HOW TO COMPLETE THIS TASK:
Write out the full set of records exactly. Any pictures in them do not belong in the copy.

┏━━

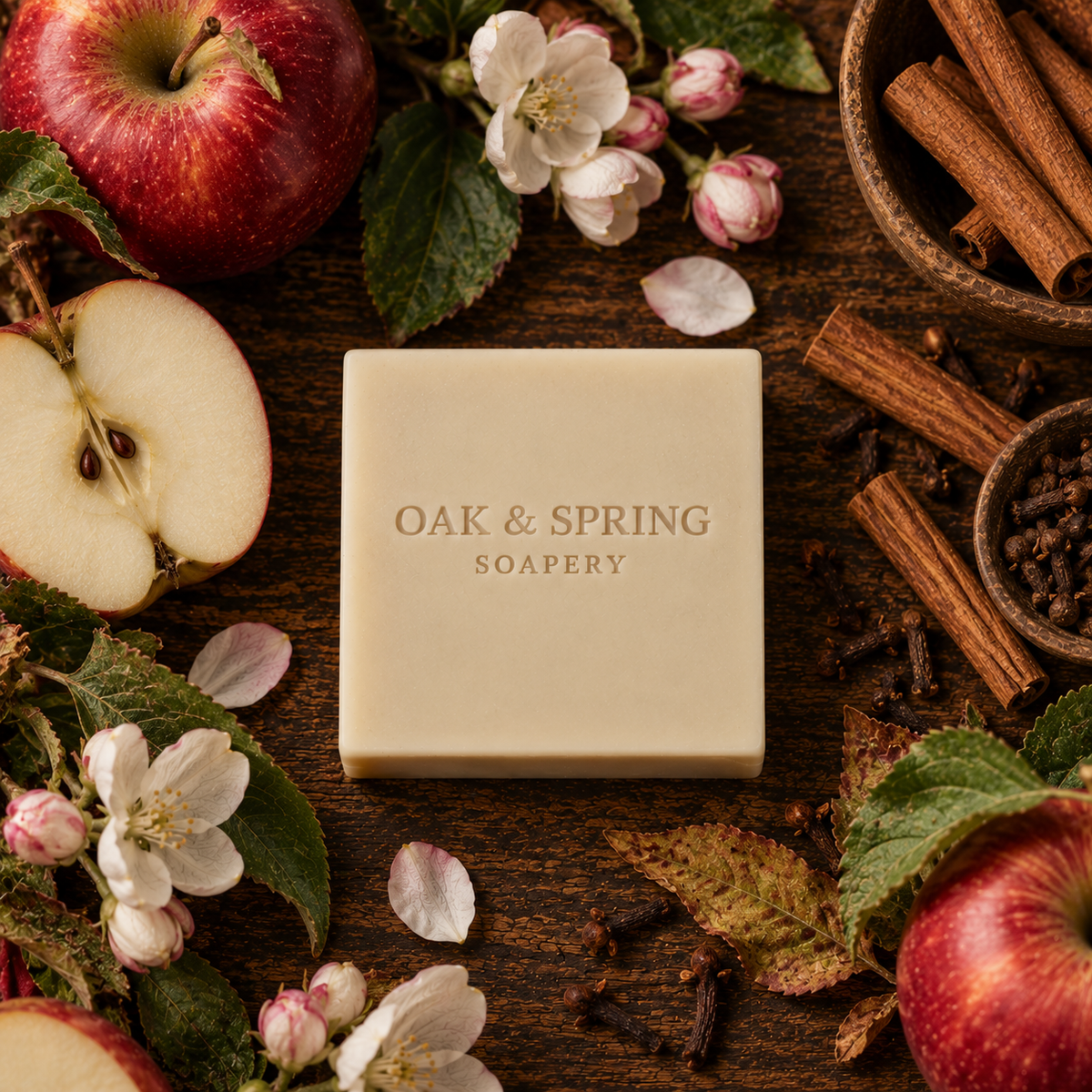 Country Orchard Fragrance Oil Soap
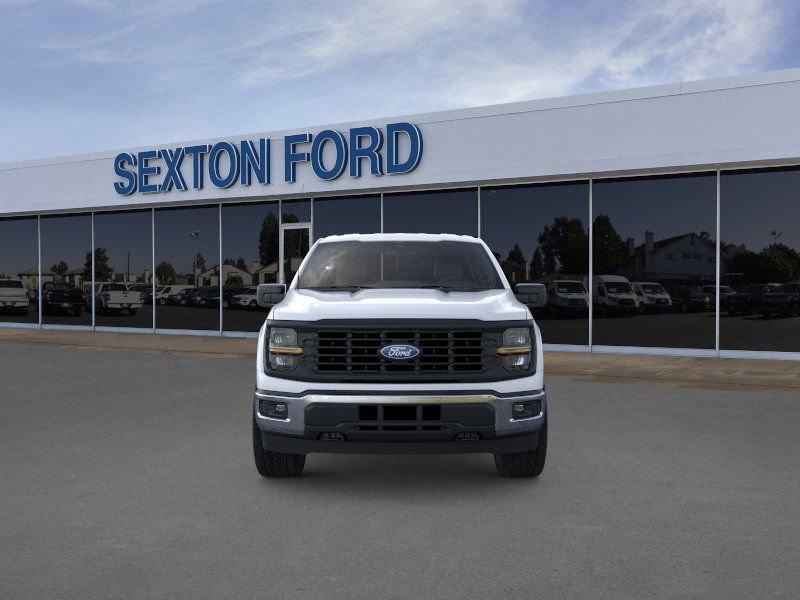 new 2025 Ford F-150 car, priced at $42,986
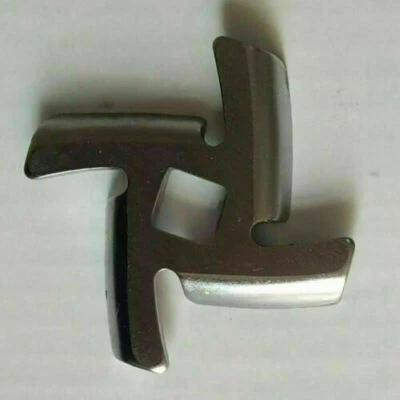 Para YEEKAI MGB-120 Molinillo Eléctrico Picado Carne Molinillo Cuchillo Hoja Cuchillo de Corte Foto 1 de 4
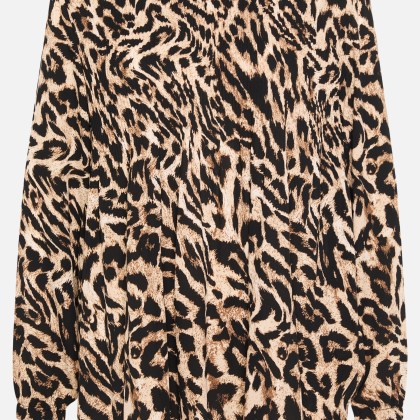 Schlupfbluse mit Plissee – Bild 3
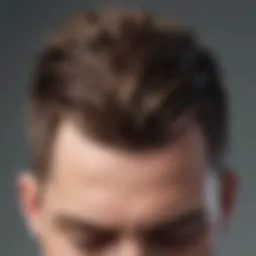 Visual representation of itchy scalp causes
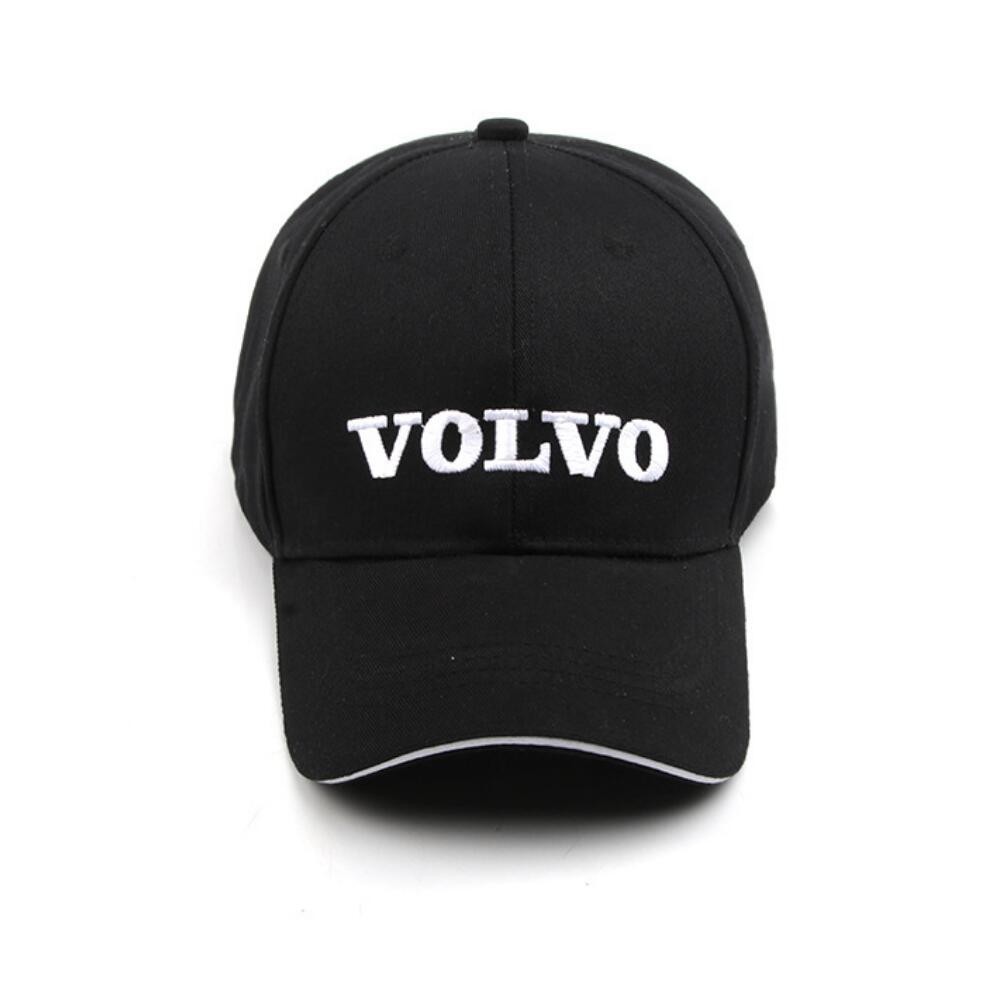 01* новый товар * Volvo колпак VOLVO Logo бейсболка вышивка s motor шляпа машина шляпа мужской женский мотоцикл шляпа мужчина женщина колпак 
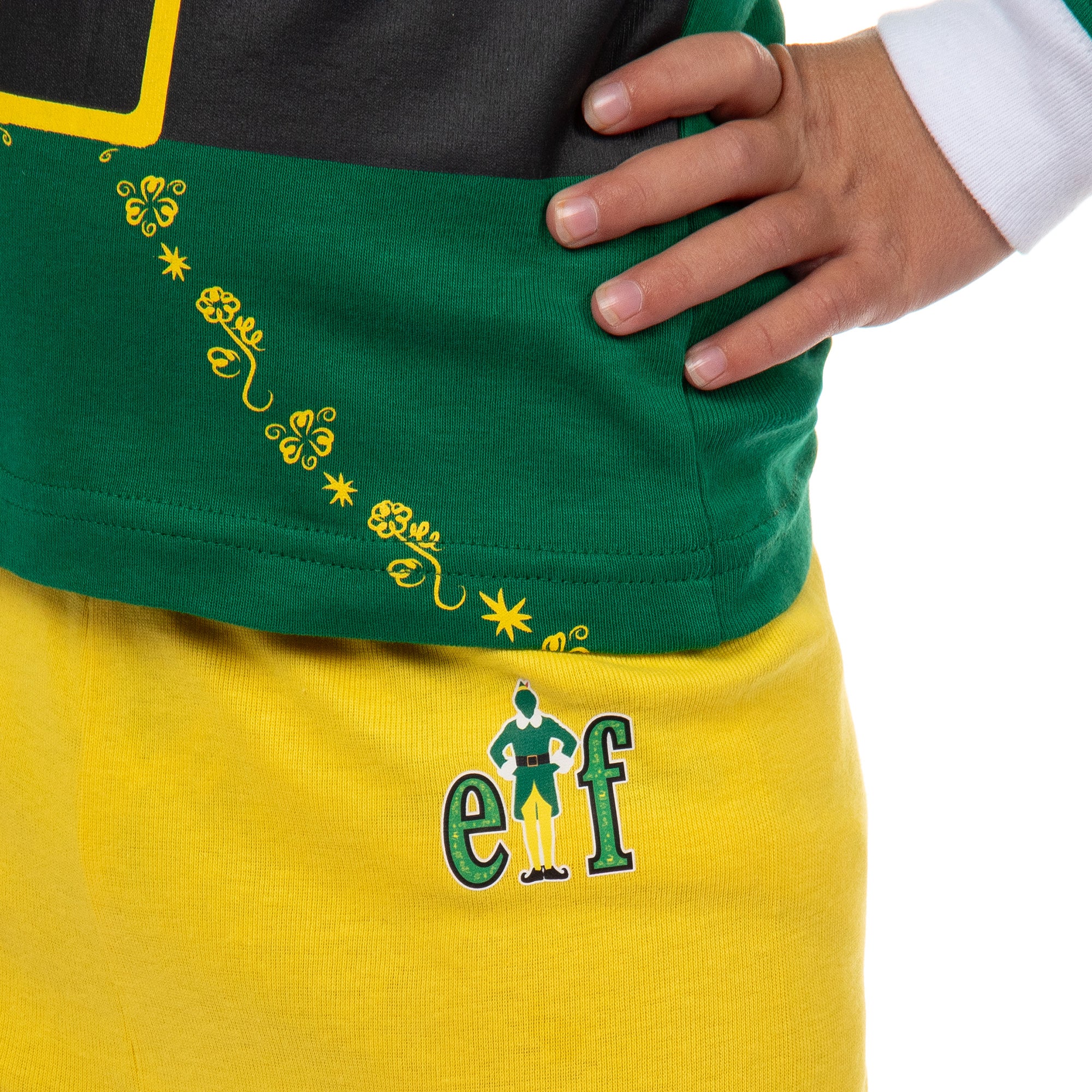 Matching Family Sleepwear Classic Character Tight Fit Long Sleeve Pajama Set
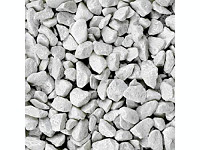 Dekorační kamínky 9 - 13 mm - 500 g  - krémové šedé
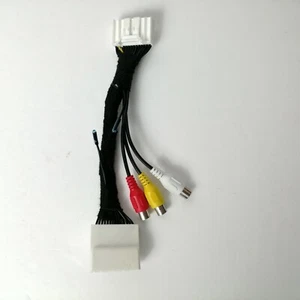 FOR TOYOTA & LEXUS AUDIO VIDEO INPUT 28PIN CABLE FOR VIDEO WATCHING PLUG N PLAY - Picture 1 of 7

┗━━

COMPLETED TASK:
 Country Orchard Fragrance Oil Soap
 new 2025 Ford F-150 car, priced at $42,986
 Para YEEKAI MGB-120 Molinillo Eléctrico Picado Carne Molinillo Cuchillo Hoja Cuchillo de Corte Foto 1 de 4
 Schlupfbluse mit Plissee – Bild 3
 Visual representation of itchy scalp causes
 01* новый товар * Volvo колпак VOLVO Logo бейсболка вышивка s motor шляпа машина шляпа мужской женский мотоцикл шляпа мужчина женщина колпак 
 Matching Family Sleepwear Classic Character Tight Fit Long Sleeve Pajama Set
 Dekorační kamínky 9 - 13 mm - 500 g  - krémové šedé
 FOR TOYOTA & LEXUS AUDIO VIDEO INPUT 28PIN CABLE FOR VIDEO WATCHING PLUG N PLAY - Picture 1 of 7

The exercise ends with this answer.